I sanitari no-vax si vaccinano e ci ripensano: diagramma del decreto aprile

Il Decreto Aprile ha introdotto così un sistema di controllo demandato agli Ordini Professionali e ai Datori di Lavoro (di concerto con Regioni ed ASL, come potrete vedere nell’infografica o nell’articolo linkato su questa frase) che sfocia in due scenari possibili.

  1. Se vi sono mansioni disponibili idonee, anche inferiori il sanitario no-vax sarà immediatamente ad esso trasferite, conservando lo stipendio, anche se tali mansioni dovessero essere un demansionamento;
  2. Se non vi sono mansioni disponibili idonee, il sanitario no-vax sarà sospeso senza stipendio fino alla fine del piano vaccinale e non oltre il 31.12.2021

Il problema evidenziato in sede di esame del provvedimento è che, ovviamente, in un ospedale il numero di mansioni anche inferiori disponibili rischia seriamente di essere inferiore ai “sanitari no-vax” presenti.

L’essere sanitario e antivaccinista diventa una specie di gioco delle tre sedie: alla fine qualcuno resterà senza una sedia e senza uno stipendio.

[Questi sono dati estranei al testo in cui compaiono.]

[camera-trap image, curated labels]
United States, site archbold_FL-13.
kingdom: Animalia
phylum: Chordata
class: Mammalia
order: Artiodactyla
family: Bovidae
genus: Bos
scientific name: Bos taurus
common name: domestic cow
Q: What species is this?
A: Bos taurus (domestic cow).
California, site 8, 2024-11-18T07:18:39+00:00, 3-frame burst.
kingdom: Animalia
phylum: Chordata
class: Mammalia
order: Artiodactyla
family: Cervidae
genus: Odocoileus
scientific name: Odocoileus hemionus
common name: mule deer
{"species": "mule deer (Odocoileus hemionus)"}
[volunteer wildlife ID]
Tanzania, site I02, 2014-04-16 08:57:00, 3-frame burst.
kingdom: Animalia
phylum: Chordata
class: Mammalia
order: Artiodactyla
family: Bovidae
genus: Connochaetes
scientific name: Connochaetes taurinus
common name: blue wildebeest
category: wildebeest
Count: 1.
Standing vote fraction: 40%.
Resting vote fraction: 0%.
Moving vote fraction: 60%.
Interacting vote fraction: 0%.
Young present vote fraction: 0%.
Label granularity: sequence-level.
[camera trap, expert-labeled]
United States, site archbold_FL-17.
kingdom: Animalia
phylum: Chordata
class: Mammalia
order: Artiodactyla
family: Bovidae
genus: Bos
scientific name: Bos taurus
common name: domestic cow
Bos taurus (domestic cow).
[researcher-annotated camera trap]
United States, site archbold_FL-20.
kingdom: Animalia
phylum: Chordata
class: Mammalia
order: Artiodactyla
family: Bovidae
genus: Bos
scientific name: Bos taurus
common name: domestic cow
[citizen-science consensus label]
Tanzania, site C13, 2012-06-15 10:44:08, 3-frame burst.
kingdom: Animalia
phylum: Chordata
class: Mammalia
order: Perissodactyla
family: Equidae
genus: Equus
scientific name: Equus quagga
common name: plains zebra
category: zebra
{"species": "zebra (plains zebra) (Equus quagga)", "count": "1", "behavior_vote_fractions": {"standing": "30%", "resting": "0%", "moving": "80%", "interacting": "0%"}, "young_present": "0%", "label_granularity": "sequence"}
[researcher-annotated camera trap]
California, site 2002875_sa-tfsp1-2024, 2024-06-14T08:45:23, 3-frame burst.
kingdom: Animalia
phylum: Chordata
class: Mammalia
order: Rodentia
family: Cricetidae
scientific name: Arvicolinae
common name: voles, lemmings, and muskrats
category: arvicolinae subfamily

Anche per questo probabilmente cominciamo a vedere delle testimonianze insperate… come ad esempio quelle del Messaggero

Miracoli dell’obbligo vaccinale: ora che rischiano la sospensione o il demansionamento, i sanitari no-vax ci hanno ripensato. E hanno iniziato a bersagliare di telefonate i centralini delle Asl, da Roma alla Liguria, all’Umbria. Tutti al grido di: metteteci in lista per la puntura. «Da tre giorni è un continuo di chiamate», racconta Simona Ursino, direttrice della Prevenzione per l’Asl Roma 4. «Da quando il decreto è stato pubblicato in gazzetta ufficiale, vogliono tutti vaccinarsi. C’è chi mi telefona addirittura sul cellulare privato: dottoressa, ho cambiato idea… Gente che due mesi fa non ne voleva sapere, nonostante i nostri appelli». Dal Lazio alla Campania, tanti distretti sanitari stanno riaprendo le prenotazioni. Per permettere a chi aveva rigettato la prima iniezione, tra gennaio e febbraio, di mettersi in pari con l’obbligo appena varato dal governo.

O di La Nazione

E proprio in queste ore nei due Ospedali di Perugia e Terni e nelle due Aziende sanitarie (dove le percentuali dei no-vaxi si aggirano intorno al 5%) è partita la corsa da parte di medici (molto pochi sono quelli rimasti) e infermieri (un po’ più numerosi) per prendere l’appuntamento.

Davanti al rischio del demansionamento, o del rischio ben più oneroso della sospensione dello stipendio, ecco che improvvisamente anche i sanitari no-vax si vaccinano e ci ripensano.